Raman Scattering and Far-Infrared Absorption Induced by Silver Ions in Sodium Chloride

Abstract

A detailed experimental and theoretical study of the defect-induced far-infrared and first-order-Raman spectra of the NaCl: ${\mathrm{Ag}}^{+}$ system has been made. New low-temperature Raman data revealed many singularities pertaining to pure and perturbed phonons. Only a few of the singularities could be assigned to particular phonon critical points. The theoretical calculations were based on the so-called "lattice-relaxation" model, neutron-determined phonon parameters, and an accurate Brillouin-zone interpolation scheme. The calculated unperturbed $T_{2g}$ Raman spectrum fit the data well.

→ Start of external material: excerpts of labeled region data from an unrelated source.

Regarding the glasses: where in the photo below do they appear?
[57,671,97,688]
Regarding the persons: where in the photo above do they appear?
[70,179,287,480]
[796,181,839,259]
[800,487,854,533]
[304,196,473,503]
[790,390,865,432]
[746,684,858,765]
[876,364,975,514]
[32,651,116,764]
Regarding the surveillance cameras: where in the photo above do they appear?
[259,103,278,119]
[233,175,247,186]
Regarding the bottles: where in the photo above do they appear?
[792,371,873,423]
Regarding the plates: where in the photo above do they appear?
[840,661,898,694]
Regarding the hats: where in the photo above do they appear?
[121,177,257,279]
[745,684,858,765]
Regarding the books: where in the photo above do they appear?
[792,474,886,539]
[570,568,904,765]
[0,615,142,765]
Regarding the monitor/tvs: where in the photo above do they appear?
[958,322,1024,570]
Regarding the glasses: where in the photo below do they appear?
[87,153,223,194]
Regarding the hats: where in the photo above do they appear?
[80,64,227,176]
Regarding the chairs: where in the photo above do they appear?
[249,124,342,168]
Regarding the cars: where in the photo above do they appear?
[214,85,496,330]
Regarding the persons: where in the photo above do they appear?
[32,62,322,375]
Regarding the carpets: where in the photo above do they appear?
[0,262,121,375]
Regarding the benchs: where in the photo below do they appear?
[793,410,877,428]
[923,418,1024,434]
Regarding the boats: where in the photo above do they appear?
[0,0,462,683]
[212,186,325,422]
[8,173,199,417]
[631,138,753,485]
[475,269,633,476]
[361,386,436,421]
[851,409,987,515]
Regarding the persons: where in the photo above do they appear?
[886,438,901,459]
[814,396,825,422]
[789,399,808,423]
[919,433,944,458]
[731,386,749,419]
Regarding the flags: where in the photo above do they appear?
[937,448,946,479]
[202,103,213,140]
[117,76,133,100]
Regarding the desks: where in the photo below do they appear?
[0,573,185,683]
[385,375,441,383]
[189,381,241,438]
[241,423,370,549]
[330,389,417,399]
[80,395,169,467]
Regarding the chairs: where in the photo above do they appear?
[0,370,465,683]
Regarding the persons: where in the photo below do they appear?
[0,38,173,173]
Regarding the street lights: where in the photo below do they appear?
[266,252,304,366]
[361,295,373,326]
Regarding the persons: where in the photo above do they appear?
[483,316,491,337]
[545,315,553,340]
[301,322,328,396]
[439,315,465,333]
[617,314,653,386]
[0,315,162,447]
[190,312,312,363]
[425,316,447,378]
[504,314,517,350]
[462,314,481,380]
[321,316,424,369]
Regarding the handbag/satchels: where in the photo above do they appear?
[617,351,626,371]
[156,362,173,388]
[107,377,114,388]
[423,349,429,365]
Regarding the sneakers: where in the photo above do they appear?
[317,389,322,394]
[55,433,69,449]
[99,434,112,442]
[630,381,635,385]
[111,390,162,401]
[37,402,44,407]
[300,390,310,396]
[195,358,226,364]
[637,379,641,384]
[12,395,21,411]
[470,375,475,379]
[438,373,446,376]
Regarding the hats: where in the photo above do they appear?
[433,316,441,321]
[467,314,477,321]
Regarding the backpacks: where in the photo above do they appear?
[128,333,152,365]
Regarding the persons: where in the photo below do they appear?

The unperturbed $E_g$ spectrum gave a poor fit, primarily because it did not explain a very strong experimental $E_g$ peak at 96 ${\mathrm{cm}}^{-1\mathrm{}}$. This peak could be explained as an incipient resonance mode caused by relatively large decreases in the central-force constants. The infrared spectrum was fit well by assuming somewhat smaller central-force-constantdecreases. The $A_{1g}$ Raman spectrum could not be fit using force-constant decreases; it required an increase of the nearest-neighbor central-force constant. These results could be understood semiquantitatively as due to symmetry-dependent Coulomb contributions to force-constant changes resulting from lattice relaxation. The absolute scattering efficiencies and cross sections were determined for the three Raman symmetries and had $T_{2g}:A_{1g}:E_g$ intensity ratios of approximately 4: 10: 20.